01.07.2022 | 12:21:00 | ID: 33475 | Ressort: Gartenbau | Land & Leute

Gartenabfälle zu verbrennen, ist eine schlechte Idee

Schwerin (agrar-PR) - In seiner aktuellen Sitzung hat der Landtag Mecklenburg-Vorpommern über das Verbrennen von Gartenabfällen debattiert. Der Umgang mit Pflanzenabfällen führe jedoch regelmäßig zu Nachbarschaftsstreit oder Ärger mit den Behörden, stellt der Minister für Klimaschutz, Landwirtschaft, ländliche Räume und Umwelt, Dr. Till Backhaus, fest. Dies geschehe möglicherweise aus Unkenntnis oder Ignoranz, erklärt der Minister und führt weiter aus:
„Es ist allein schon aus Sicht des Klima- und Ressourcenschutzes einfach nicht mehr zeitgemäß, Gartenabfälle zu verbrennen. Wichtig ist zunächst einmal, dass die Landkreise und Kommunen die Einhaltung der geltenden Bestimmungen kontrollieren bzw. Hinweisen nachgehen und Verstöße entsprechend ahnden. Denn: Es ist prinzipiell und bundesweit verboten, außerhalb von Anlagen Abfälle zu verbrennen. Das regelt das Kreislaufwirtschaftsgesetz als Bundesgesetz.

Mit dieser restriktiven Regelung soll erreicht werden, dass die pflanzlichen Abfälle dem Stoffkreislauf auf natürlichem Weg zurückgegeben werden. Denn Äste, Zweige, Laub und Staudenschnitt enthalten wertvolle Pflanzennährstoffe, wie Stickstoff, Kalium, Phosphor und Spurenelemente. Viel sinnvoller als das Verbrennen ist eine Wiederverwertung als Komposterde oder als Mulch im Beet. Pflanzliche Abfälle sind vorrangig zu Kompostieren, in den Boden einzubringen oder durch einfaches Liegenlassen auf dem Grundstück zu entsorgen, auf dem sie angefallen sind.

Der Bund hat die Landesregierungen allerdings ermächtigt, unter bestimmten Voraussetzungen die Verbrennung von Gartenabfällen zu gestatten.
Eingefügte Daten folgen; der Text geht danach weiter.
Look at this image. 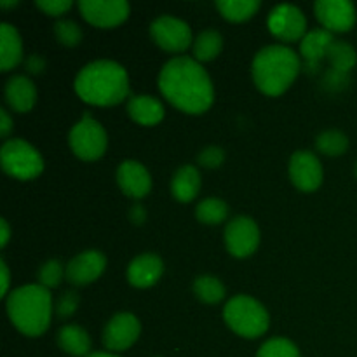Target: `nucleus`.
<instances>
[{
  "label": "nucleus",
  "instance_id": "20",
  "mask_svg": "<svg viewBox=\"0 0 357 357\" xmlns=\"http://www.w3.org/2000/svg\"><path fill=\"white\" fill-rule=\"evenodd\" d=\"M6 100L14 112H30L37 101V89L24 75H14L6 84Z\"/></svg>",
  "mask_w": 357,
  "mask_h": 357
},
{
  "label": "nucleus",
  "instance_id": "22",
  "mask_svg": "<svg viewBox=\"0 0 357 357\" xmlns=\"http://www.w3.org/2000/svg\"><path fill=\"white\" fill-rule=\"evenodd\" d=\"M23 58V42L16 28L9 23L0 24V68L9 72Z\"/></svg>",
  "mask_w": 357,
  "mask_h": 357
},
{
  "label": "nucleus",
  "instance_id": "3",
  "mask_svg": "<svg viewBox=\"0 0 357 357\" xmlns=\"http://www.w3.org/2000/svg\"><path fill=\"white\" fill-rule=\"evenodd\" d=\"M300 68L302 63L291 47L274 44L258 51L251 65V73L261 93L279 96L295 82Z\"/></svg>",
  "mask_w": 357,
  "mask_h": 357
},
{
  "label": "nucleus",
  "instance_id": "26",
  "mask_svg": "<svg viewBox=\"0 0 357 357\" xmlns=\"http://www.w3.org/2000/svg\"><path fill=\"white\" fill-rule=\"evenodd\" d=\"M220 14L229 21H246L260 9L258 0H218L216 2Z\"/></svg>",
  "mask_w": 357,
  "mask_h": 357
},
{
  "label": "nucleus",
  "instance_id": "39",
  "mask_svg": "<svg viewBox=\"0 0 357 357\" xmlns=\"http://www.w3.org/2000/svg\"><path fill=\"white\" fill-rule=\"evenodd\" d=\"M28 68H30L31 72H40V70L44 68V61H42L38 56H31L30 61H28Z\"/></svg>",
  "mask_w": 357,
  "mask_h": 357
},
{
  "label": "nucleus",
  "instance_id": "19",
  "mask_svg": "<svg viewBox=\"0 0 357 357\" xmlns=\"http://www.w3.org/2000/svg\"><path fill=\"white\" fill-rule=\"evenodd\" d=\"M335 38L331 31L324 30V28H316V30L309 31L305 37L300 42V51H302L303 59L309 72H316L317 66L321 65L328 54V49L333 44Z\"/></svg>",
  "mask_w": 357,
  "mask_h": 357
},
{
  "label": "nucleus",
  "instance_id": "10",
  "mask_svg": "<svg viewBox=\"0 0 357 357\" xmlns=\"http://www.w3.org/2000/svg\"><path fill=\"white\" fill-rule=\"evenodd\" d=\"M84 20L98 28H114L128 20L129 3L124 0H80Z\"/></svg>",
  "mask_w": 357,
  "mask_h": 357
},
{
  "label": "nucleus",
  "instance_id": "2",
  "mask_svg": "<svg viewBox=\"0 0 357 357\" xmlns=\"http://www.w3.org/2000/svg\"><path fill=\"white\" fill-rule=\"evenodd\" d=\"M75 93L82 101L98 107L117 105L128 96L129 77L119 63L98 59L79 72L75 79Z\"/></svg>",
  "mask_w": 357,
  "mask_h": 357
},
{
  "label": "nucleus",
  "instance_id": "29",
  "mask_svg": "<svg viewBox=\"0 0 357 357\" xmlns=\"http://www.w3.org/2000/svg\"><path fill=\"white\" fill-rule=\"evenodd\" d=\"M349 139L347 136L337 129H330L317 136L316 149L324 155H342L347 150Z\"/></svg>",
  "mask_w": 357,
  "mask_h": 357
},
{
  "label": "nucleus",
  "instance_id": "37",
  "mask_svg": "<svg viewBox=\"0 0 357 357\" xmlns=\"http://www.w3.org/2000/svg\"><path fill=\"white\" fill-rule=\"evenodd\" d=\"M0 274H2V293H0V296H6L7 293H9V282H10L9 268H7L6 261H0Z\"/></svg>",
  "mask_w": 357,
  "mask_h": 357
},
{
  "label": "nucleus",
  "instance_id": "18",
  "mask_svg": "<svg viewBox=\"0 0 357 357\" xmlns=\"http://www.w3.org/2000/svg\"><path fill=\"white\" fill-rule=\"evenodd\" d=\"M164 264L157 255L145 253L136 257L128 267V281L136 288H150L160 279Z\"/></svg>",
  "mask_w": 357,
  "mask_h": 357
},
{
  "label": "nucleus",
  "instance_id": "30",
  "mask_svg": "<svg viewBox=\"0 0 357 357\" xmlns=\"http://www.w3.org/2000/svg\"><path fill=\"white\" fill-rule=\"evenodd\" d=\"M257 357H300V352L293 342L286 338H272L261 345Z\"/></svg>",
  "mask_w": 357,
  "mask_h": 357
},
{
  "label": "nucleus",
  "instance_id": "5",
  "mask_svg": "<svg viewBox=\"0 0 357 357\" xmlns=\"http://www.w3.org/2000/svg\"><path fill=\"white\" fill-rule=\"evenodd\" d=\"M223 319L234 333L244 338H258L268 330V312L251 296H234L223 309Z\"/></svg>",
  "mask_w": 357,
  "mask_h": 357
},
{
  "label": "nucleus",
  "instance_id": "13",
  "mask_svg": "<svg viewBox=\"0 0 357 357\" xmlns=\"http://www.w3.org/2000/svg\"><path fill=\"white\" fill-rule=\"evenodd\" d=\"M139 331H142V326H139L138 317L129 312L117 314L108 321L103 330L105 347L115 352L126 351L138 340Z\"/></svg>",
  "mask_w": 357,
  "mask_h": 357
},
{
  "label": "nucleus",
  "instance_id": "14",
  "mask_svg": "<svg viewBox=\"0 0 357 357\" xmlns=\"http://www.w3.org/2000/svg\"><path fill=\"white\" fill-rule=\"evenodd\" d=\"M316 17L328 31H349L356 23V7L349 0H317Z\"/></svg>",
  "mask_w": 357,
  "mask_h": 357
},
{
  "label": "nucleus",
  "instance_id": "33",
  "mask_svg": "<svg viewBox=\"0 0 357 357\" xmlns=\"http://www.w3.org/2000/svg\"><path fill=\"white\" fill-rule=\"evenodd\" d=\"M77 307H79V295L75 291H65L58 298L54 309L59 317H68L75 312Z\"/></svg>",
  "mask_w": 357,
  "mask_h": 357
},
{
  "label": "nucleus",
  "instance_id": "8",
  "mask_svg": "<svg viewBox=\"0 0 357 357\" xmlns=\"http://www.w3.org/2000/svg\"><path fill=\"white\" fill-rule=\"evenodd\" d=\"M268 30L284 42L300 40L307 35L305 14L291 3H279L268 14Z\"/></svg>",
  "mask_w": 357,
  "mask_h": 357
},
{
  "label": "nucleus",
  "instance_id": "27",
  "mask_svg": "<svg viewBox=\"0 0 357 357\" xmlns=\"http://www.w3.org/2000/svg\"><path fill=\"white\" fill-rule=\"evenodd\" d=\"M194 295L201 302L213 305V303H218L223 300V296H225V286L215 275H201L194 282Z\"/></svg>",
  "mask_w": 357,
  "mask_h": 357
},
{
  "label": "nucleus",
  "instance_id": "11",
  "mask_svg": "<svg viewBox=\"0 0 357 357\" xmlns=\"http://www.w3.org/2000/svg\"><path fill=\"white\" fill-rule=\"evenodd\" d=\"M225 244L230 255L237 258H246L257 251L260 244V230L257 223L248 216H237L227 225Z\"/></svg>",
  "mask_w": 357,
  "mask_h": 357
},
{
  "label": "nucleus",
  "instance_id": "1",
  "mask_svg": "<svg viewBox=\"0 0 357 357\" xmlns=\"http://www.w3.org/2000/svg\"><path fill=\"white\" fill-rule=\"evenodd\" d=\"M159 89L171 105L187 114H202L215 100L211 77L195 58L169 59L159 73Z\"/></svg>",
  "mask_w": 357,
  "mask_h": 357
},
{
  "label": "nucleus",
  "instance_id": "12",
  "mask_svg": "<svg viewBox=\"0 0 357 357\" xmlns=\"http://www.w3.org/2000/svg\"><path fill=\"white\" fill-rule=\"evenodd\" d=\"M289 178L303 192H314L323 183V166L316 153L300 150L289 159Z\"/></svg>",
  "mask_w": 357,
  "mask_h": 357
},
{
  "label": "nucleus",
  "instance_id": "43",
  "mask_svg": "<svg viewBox=\"0 0 357 357\" xmlns=\"http://www.w3.org/2000/svg\"><path fill=\"white\" fill-rule=\"evenodd\" d=\"M356 176H357V164H356Z\"/></svg>",
  "mask_w": 357,
  "mask_h": 357
},
{
  "label": "nucleus",
  "instance_id": "31",
  "mask_svg": "<svg viewBox=\"0 0 357 357\" xmlns=\"http://www.w3.org/2000/svg\"><path fill=\"white\" fill-rule=\"evenodd\" d=\"M66 278V268L58 260H49L38 271V281L44 288H56L61 282V279Z\"/></svg>",
  "mask_w": 357,
  "mask_h": 357
},
{
  "label": "nucleus",
  "instance_id": "41",
  "mask_svg": "<svg viewBox=\"0 0 357 357\" xmlns=\"http://www.w3.org/2000/svg\"><path fill=\"white\" fill-rule=\"evenodd\" d=\"M87 357H119V356L110 354V352H94V354L87 356Z\"/></svg>",
  "mask_w": 357,
  "mask_h": 357
},
{
  "label": "nucleus",
  "instance_id": "28",
  "mask_svg": "<svg viewBox=\"0 0 357 357\" xmlns=\"http://www.w3.org/2000/svg\"><path fill=\"white\" fill-rule=\"evenodd\" d=\"M229 215V206L222 201V199L209 197L199 202L197 209H195V216L199 222L206 223V225H218Z\"/></svg>",
  "mask_w": 357,
  "mask_h": 357
},
{
  "label": "nucleus",
  "instance_id": "32",
  "mask_svg": "<svg viewBox=\"0 0 357 357\" xmlns=\"http://www.w3.org/2000/svg\"><path fill=\"white\" fill-rule=\"evenodd\" d=\"M54 33L58 37V40L61 42L63 45H68V47H73L80 42L82 38V30L77 23L70 20H59L58 23L54 24Z\"/></svg>",
  "mask_w": 357,
  "mask_h": 357
},
{
  "label": "nucleus",
  "instance_id": "6",
  "mask_svg": "<svg viewBox=\"0 0 357 357\" xmlns=\"http://www.w3.org/2000/svg\"><path fill=\"white\" fill-rule=\"evenodd\" d=\"M0 160L7 174L17 180H33L44 171V159L24 139H7L0 150Z\"/></svg>",
  "mask_w": 357,
  "mask_h": 357
},
{
  "label": "nucleus",
  "instance_id": "36",
  "mask_svg": "<svg viewBox=\"0 0 357 357\" xmlns=\"http://www.w3.org/2000/svg\"><path fill=\"white\" fill-rule=\"evenodd\" d=\"M10 129H13V121H10L9 114L6 110H0V135H2V138L9 136Z\"/></svg>",
  "mask_w": 357,
  "mask_h": 357
},
{
  "label": "nucleus",
  "instance_id": "9",
  "mask_svg": "<svg viewBox=\"0 0 357 357\" xmlns=\"http://www.w3.org/2000/svg\"><path fill=\"white\" fill-rule=\"evenodd\" d=\"M153 42L164 51L181 52L192 44V30L185 21L174 16H160L150 24Z\"/></svg>",
  "mask_w": 357,
  "mask_h": 357
},
{
  "label": "nucleus",
  "instance_id": "40",
  "mask_svg": "<svg viewBox=\"0 0 357 357\" xmlns=\"http://www.w3.org/2000/svg\"><path fill=\"white\" fill-rule=\"evenodd\" d=\"M131 218L135 223H143V220H145V211H143L142 206H135V208H132Z\"/></svg>",
  "mask_w": 357,
  "mask_h": 357
},
{
  "label": "nucleus",
  "instance_id": "25",
  "mask_svg": "<svg viewBox=\"0 0 357 357\" xmlns=\"http://www.w3.org/2000/svg\"><path fill=\"white\" fill-rule=\"evenodd\" d=\"M223 47V37L216 30H204L195 37L194 56L197 61H211Z\"/></svg>",
  "mask_w": 357,
  "mask_h": 357
},
{
  "label": "nucleus",
  "instance_id": "38",
  "mask_svg": "<svg viewBox=\"0 0 357 357\" xmlns=\"http://www.w3.org/2000/svg\"><path fill=\"white\" fill-rule=\"evenodd\" d=\"M0 246L6 248V244L9 243V237H10V229H9V223L6 222V220H2L0 222Z\"/></svg>",
  "mask_w": 357,
  "mask_h": 357
},
{
  "label": "nucleus",
  "instance_id": "16",
  "mask_svg": "<svg viewBox=\"0 0 357 357\" xmlns=\"http://www.w3.org/2000/svg\"><path fill=\"white\" fill-rule=\"evenodd\" d=\"M105 267H107V258L103 253L96 250L84 251L66 265V281L75 286L89 284L103 274Z\"/></svg>",
  "mask_w": 357,
  "mask_h": 357
},
{
  "label": "nucleus",
  "instance_id": "42",
  "mask_svg": "<svg viewBox=\"0 0 357 357\" xmlns=\"http://www.w3.org/2000/svg\"><path fill=\"white\" fill-rule=\"evenodd\" d=\"M17 2H6V0H2V2H0V6L2 7H13V6H16Z\"/></svg>",
  "mask_w": 357,
  "mask_h": 357
},
{
  "label": "nucleus",
  "instance_id": "4",
  "mask_svg": "<svg viewBox=\"0 0 357 357\" xmlns=\"http://www.w3.org/2000/svg\"><path fill=\"white\" fill-rule=\"evenodd\" d=\"M7 314L21 333L26 337H40L51 324V293L40 284L21 286L7 296Z\"/></svg>",
  "mask_w": 357,
  "mask_h": 357
},
{
  "label": "nucleus",
  "instance_id": "15",
  "mask_svg": "<svg viewBox=\"0 0 357 357\" xmlns=\"http://www.w3.org/2000/svg\"><path fill=\"white\" fill-rule=\"evenodd\" d=\"M326 59L331 65L326 73V84L331 89H342L349 82V73L357 63L354 47L344 40H335L328 49Z\"/></svg>",
  "mask_w": 357,
  "mask_h": 357
},
{
  "label": "nucleus",
  "instance_id": "34",
  "mask_svg": "<svg viewBox=\"0 0 357 357\" xmlns=\"http://www.w3.org/2000/svg\"><path fill=\"white\" fill-rule=\"evenodd\" d=\"M223 159H225V153H223V150L218 149V146H206L197 157L199 164L204 167H209V169L218 167L220 164L223 162Z\"/></svg>",
  "mask_w": 357,
  "mask_h": 357
},
{
  "label": "nucleus",
  "instance_id": "35",
  "mask_svg": "<svg viewBox=\"0 0 357 357\" xmlns=\"http://www.w3.org/2000/svg\"><path fill=\"white\" fill-rule=\"evenodd\" d=\"M37 7L49 16H61L72 7V2L70 0H37Z\"/></svg>",
  "mask_w": 357,
  "mask_h": 357
},
{
  "label": "nucleus",
  "instance_id": "23",
  "mask_svg": "<svg viewBox=\"0 0 357 357\" xmlns=\"http://www.w3.org/2000/svg\"><path fill=\"white\" fill-rule=\"evenodd\" d=\"M199 188H201V174H199L197 167L187 164L174 173L173 181H171V192L176 201L190 202L192 199H195Z\"/></svg>",
  "mask_w": 357,
  "mask_h": 357
},
{
  "label": "nucleus",
  "instance_id": "21",
  "mask_svg": "<svg viewBox=\"0 0 357 357\" xmlns=\"http://www.w3.org/2000/svg\"><path fill=\"white\" fill-rule=\"evenodd\" d=\"M128 112L132 121L142 126H155L164 119L162 103L149 94L132 96L128 101Z\"/></svg>",
  "mask_w": 357,
  "mask_h": 357
},
{
  "label": "nucleus",
  "instance_id": "24",
  "mask_svg": "<svg viewBox=\"0 0 357 357\" xmlns=\"http://www.w3.org/2000/svg\"><path fill=\"white\" fill-rule=\"evenodd\" d=\"M58 345L70 356L82 357L89 352L91 338L84 328L75 326V324H66L58 331Z\"/></svg>",
  "mask_w": 357,
  "mask_h": 357
},
{
  "label": "nucleus",
  "instance_id": "7",
  "mask_svg": "<svg viewBox=\"0 0 357 357\" xmlns=\"http://www.w3.org/2000/svg\"><path fill=\"white\" fill-rule=\"evenodd\" d=\"M68 143L79 159L96 160L107 150L108 139L103 126L86 114L70 131Z\"/></svg>",
  "mask_w": 357,
  "mask_h": 357
},
{
  "label": "nucleus",
  "instance_id": "17",
  "mask_svg": "<svg viewBox=\"0 0 357 357\" xmlns=\"http://www.w3.org/2000/svg\"><path fill=\"white\" fill-rule=\"evenodd\" d=\"M117 183L126 195L142 199L152 188V178L146 167L136 160H126L117 169Z\"/></svg>",
  "mask_w": 357,
  "mask_h": 357
}]
</instances>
Die Landesregierungen wiederum können dieses Recht an ihre Städte und Gemeinden weitergeben. Das Land MV hat von dieser Ermächtigung Gebrauch gemacht und 2001 die Pflanzenabfall-Landesverordnung in Kraft gesetzt.

Damit wurde aber auf keinem Fall ein Freifahrtschein für das Verbrennen von Pflanzenabfällen erteilt. Ganz im Gegenteil: Das Verbrennen von Gartenabfällen ist gemäß geltender LVO in MV nur als letzte Option erlaubt – und dann auch nur in den Monaten März und Oktober werktags für zwei Stunden täglich in der Zeit zwischen 8 und 18 Uhr. Es dürfen zudem nur trockene pflanzliche Abfälle verbrannt werden.

Daneben können die Gartenabfälle aus privaten Haushalten auch über die Sammelsysteme der öffentlich-rechtlichen Entsorgungsträger der Landkreise und kreisfreien Städte entsorgt werden. Geltende Regelungen für die jeweilige Region sind in den einzelnen Abfallentsorgungssatzungen sowie Gebührensatzungen festgeschrieben.

Die öffentlich-rechtlichen Entsorgungsträger bieten neben Sammlungen im Bringsystem, wie beispielsweise auf den Wertstoffhöfen, auch Sammlungen im Holsystem, etwa über die Biotonne, an.

Nur dann, wenn diese Entsorgungswege nicht möglich oder nicht zumutbar sind, erlaubt die Landesverordnung ausnahmsweise ein Verbrennen von Pflanzenabfällen auf privat genutzten Grundstücken.

Die Erlaubnis zum Verbrennen pflanzlicher Abfälle ist also in MV bereits jetzt rechtlich als Ausnahme an strenge Vorgaben geknüpft.

Viele Landkreise und kreisfreie Städte verbieten mittlerweile das Verbrennen von Gartenabfällen sogar ganz und gar. Darauf weisen wir regelmäßig im Rahmen unserer Öffentlichkeitsarbeit hin und appellieren dabei an die Bevölkerung, auf das Verbrennen von Gartenabfällen zu verzichten. Auch die Landkreise und kreisfreien Städte informieren umfassend über die geltenden Bestimmungen.

Es kann also keiner behaupten, es nicht besser gewusst zu haben, wenn er wegen des unerlaubten Verbrennens von Gartenabfällen Ärger mit den Behörden bekommt“, so Minister Backhaus.